Özgür Bolat’ın Beni Ödülle
Cezalandırma Kitabında Geçen Alıntılar şunlardır:
“Çocuklara bir iş karşılığında ödül
verilince, amaç o işi en iyi şekilde yapmak değil, en kısa sürede bitirip ödülü
almak olur.”
“Sürekli övgü alan ve övgüye
bağımlı olan çocuk, övgü almadığı zaman, kendisini cezalandırılmış hisseder.”

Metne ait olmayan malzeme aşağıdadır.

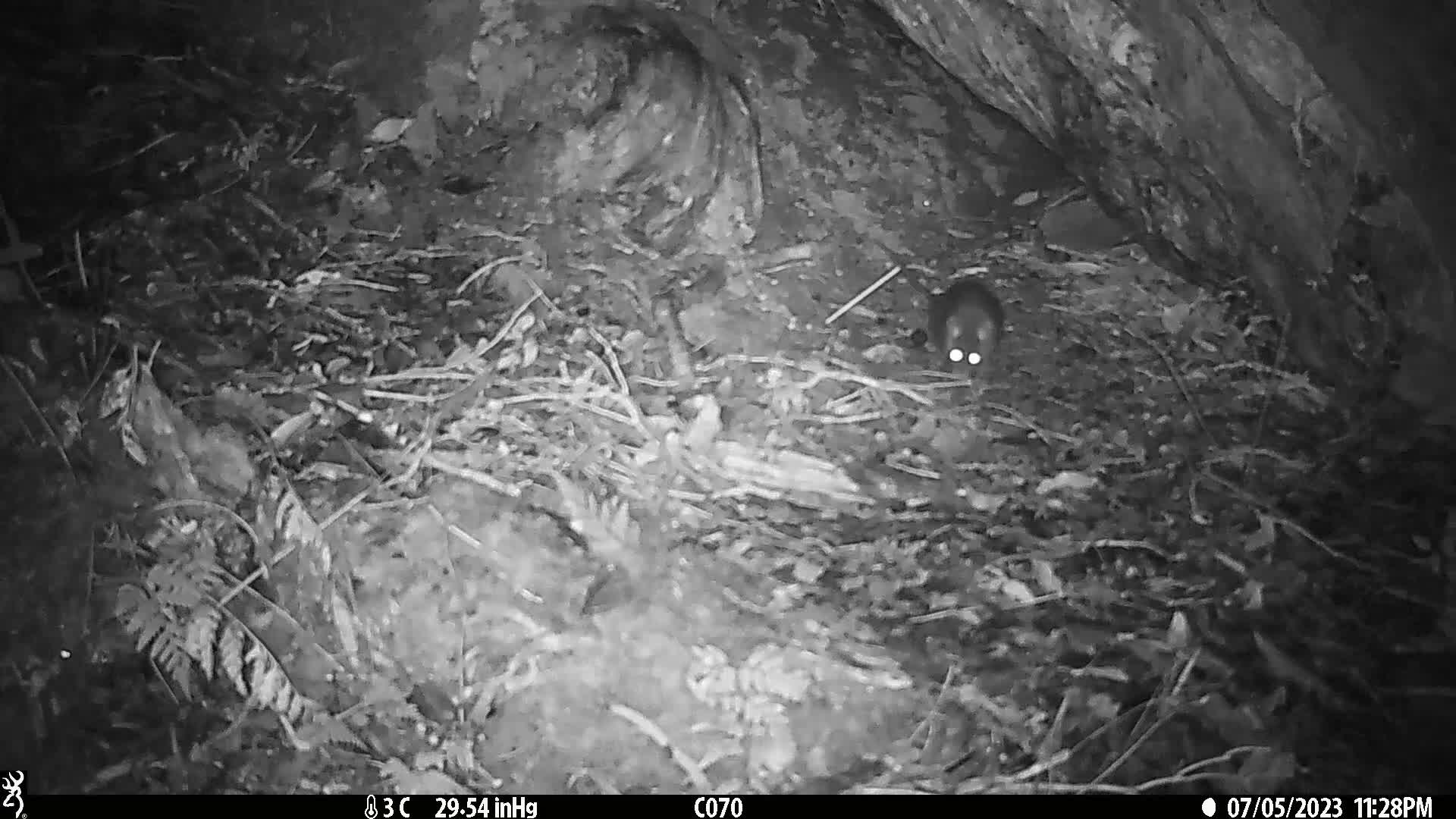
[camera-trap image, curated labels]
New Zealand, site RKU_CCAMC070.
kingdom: Animalia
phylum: Chordata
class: Mammalia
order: Rodentia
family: Muridae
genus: Rattus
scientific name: Rattus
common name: rat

“Kendi ihtiyacını değil de çocuğun
ihtiyacını öncelikli hale getiren aile, çocuğunu kontrol etme ihtiyacı duymaz
ve doğal olarak ödül, ceza gibi kontrol mekanizmalarına başvurmaz..”
“Ödül gibi tüm kontrol
mekanizmaları yaratıcılığı olumsuz etkiler. Seçme hakkı verilince çocuk daha
yaratıcı olur.”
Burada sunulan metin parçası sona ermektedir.